Let the third rotation be $$\psi = 90^{\circ}$$ about the $$z$$ axis.

$\lambda_{\psi} = \begin{pmatrix} 0 & 1 & 0 \\ −1 & 0 & 0 \\ 0 & 0 & 1 \end{pmatrix} \notag$

Thus the net rotation corresponds to $$\lambda = \lambda_{\psi} \lambda_{\theta} \lambda_{\phi}$$

$\lambda = \begin{pmatrix} \frac{\sqrt{3}}{2} & \frac{1}{2} & 0 \\ −\frac{1}{2} & \frac{\sqrt{3}}{2} & 0 \\ 0 & 0 & 1 \end{pmatrix} \begin{pmatrix} 1 & 0 & 0 \\ 0 & \frac{1}{\sqrt{2}} & \frac{1}{\sqrt{2}} \\ 0 & -\frac{1}{\sqrt{2}} & \frac{1}{\sqrt{2}} \end{pmatrix} \begin{pmatrix} 0 & 1 & 0 \\ −1 & 0 & 0 \\ 0 & 0 & 1 \end{pmatrix} = \begin{pmatrix} -\frac{1}{4}\sqrt{2} & \frac{1}{2}\sqrt{3} & \frac{1}{4}\sqrt{2} \\ −\frac{1}{4}\sqrt{6} & -\frac{1}{2} & \frac{1}{4}\sqrt{6} \\ \frac{1}{2}\sqrt{2} & 0 & \frac{1}{2}\sqrt{2} \end{pmatrix} \notag$

1The space-fixed coordinate frame and the body-fixed coordinate frames are unambiguously defined, that is, the space-fixed frame is stationary while the body-fixed frame is the principal-axis frame of the body.
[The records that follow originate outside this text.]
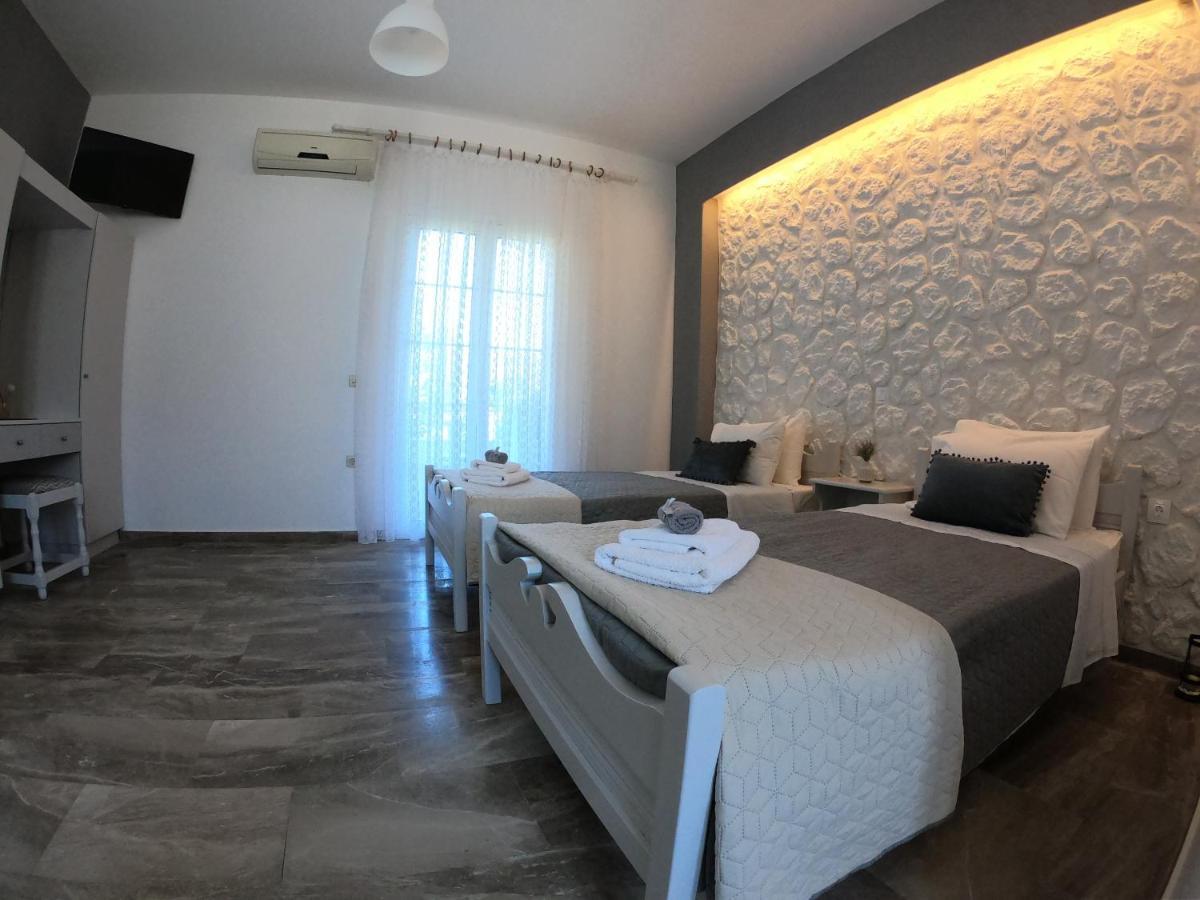 Spiridoula 1 Studios & Apartments Sidárion Exteriér fotografie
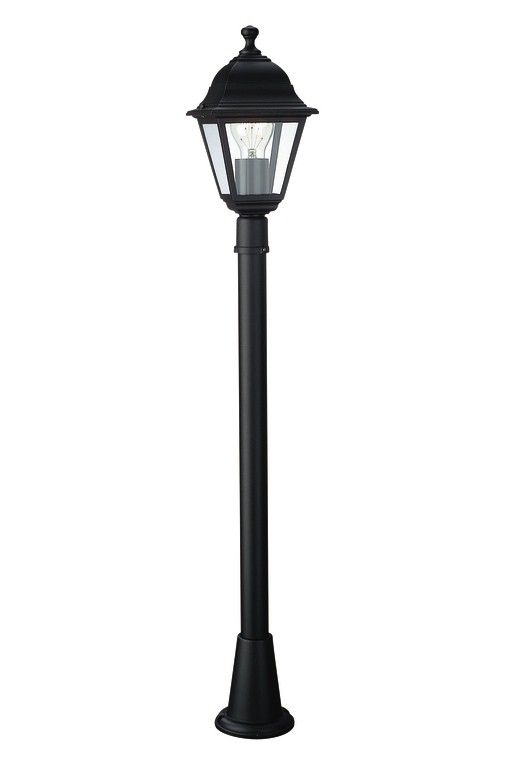 Philips Massive 71421/01/30 - Venkovní lampa LIMA 1xE27/60W černá - Dekolamp s.r.o.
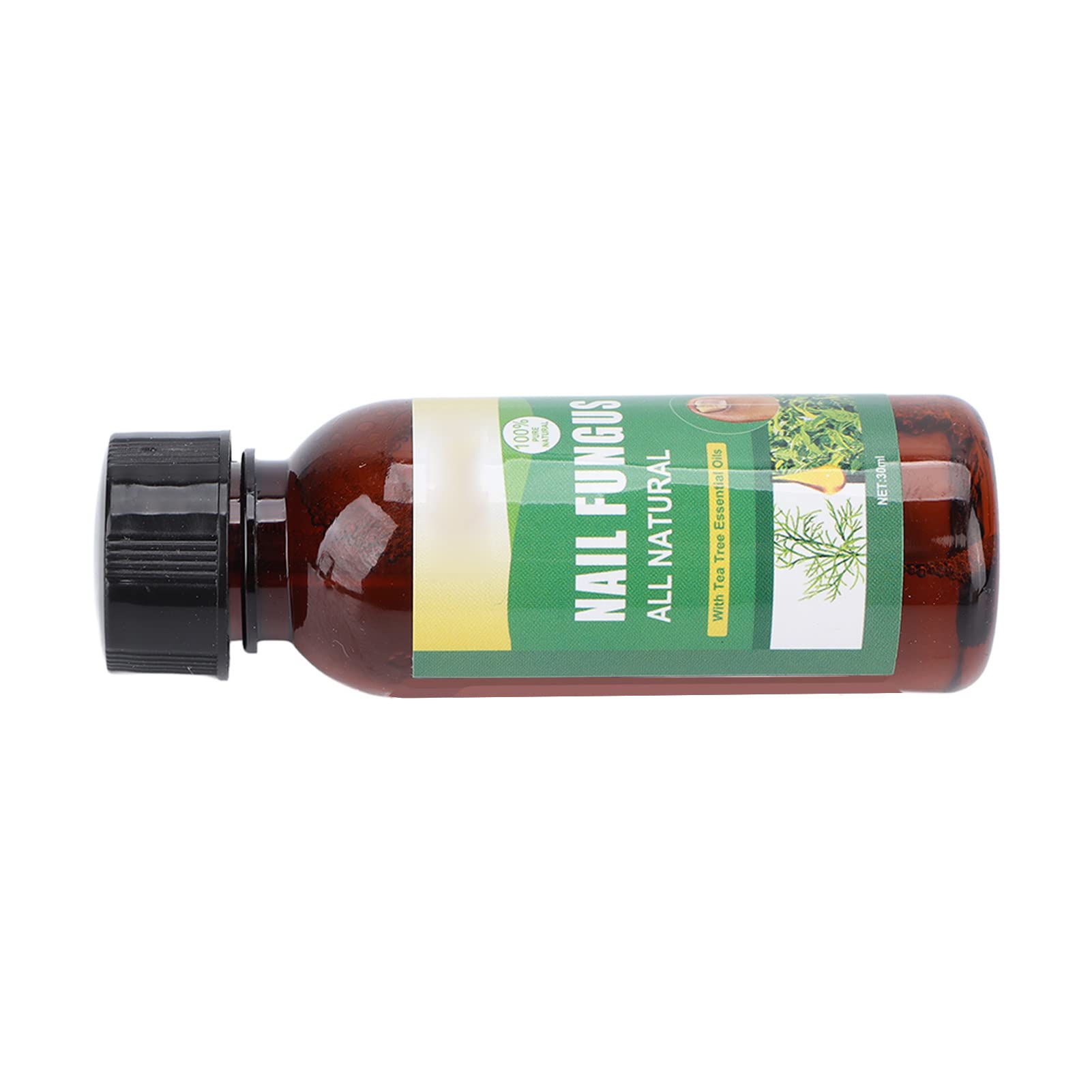 Best Nail Fungus Treatment Oil - Soft Natural Material with Strong Permeability for Toenail & Fingernail Repair - Effective Nail Care Solution for Athletes, Swimmers & Daily Use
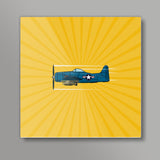 Grumman F8F Bearcat Square Art Prints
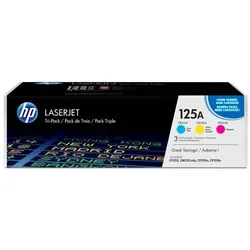 HP 125A (CF373AM) - toner, color (farbe), CB54xCMY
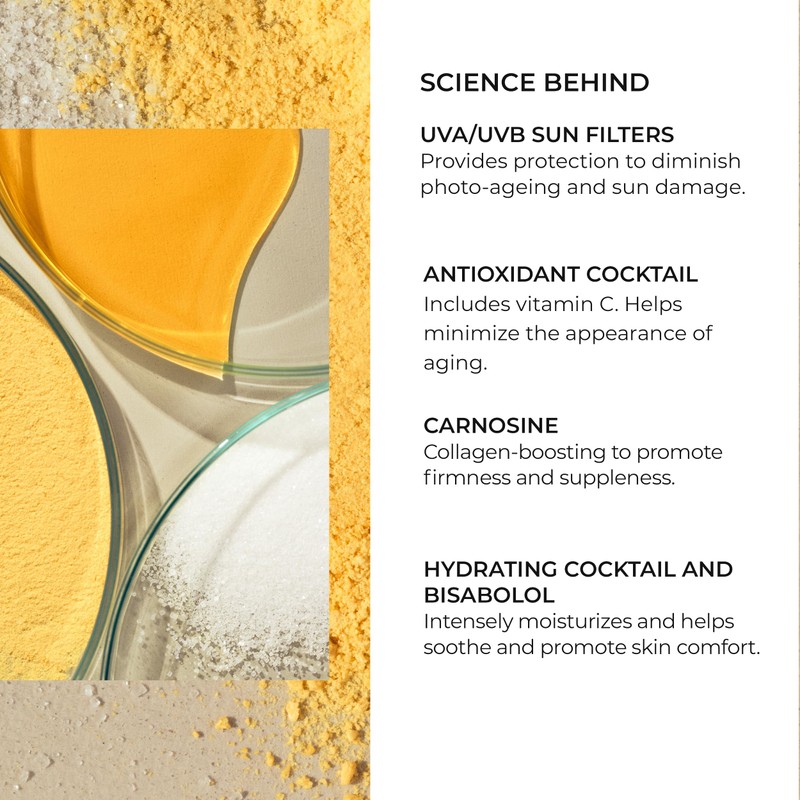 Natura Bissé C+C SPF 30 Dry Touch Sunscreen Fluid, High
There are several possible intermediate frames that can be used to define the Euler angles. The $$z-x-z$$ sequence of rotations, used here, is used in most physics textbooks in classical mechanics. Unfortunately scientists and engineers use slightly different conventions for defining the Euler angles. As discussed in Appendix A of "Classical Mechanics" by Goldstein, nuclear and particle physicists have adopted the $$z-y-z$$ sequence of rotations while the US and UK aerodynamicists have adopted a $$x-y-z$$ sequence of rotations.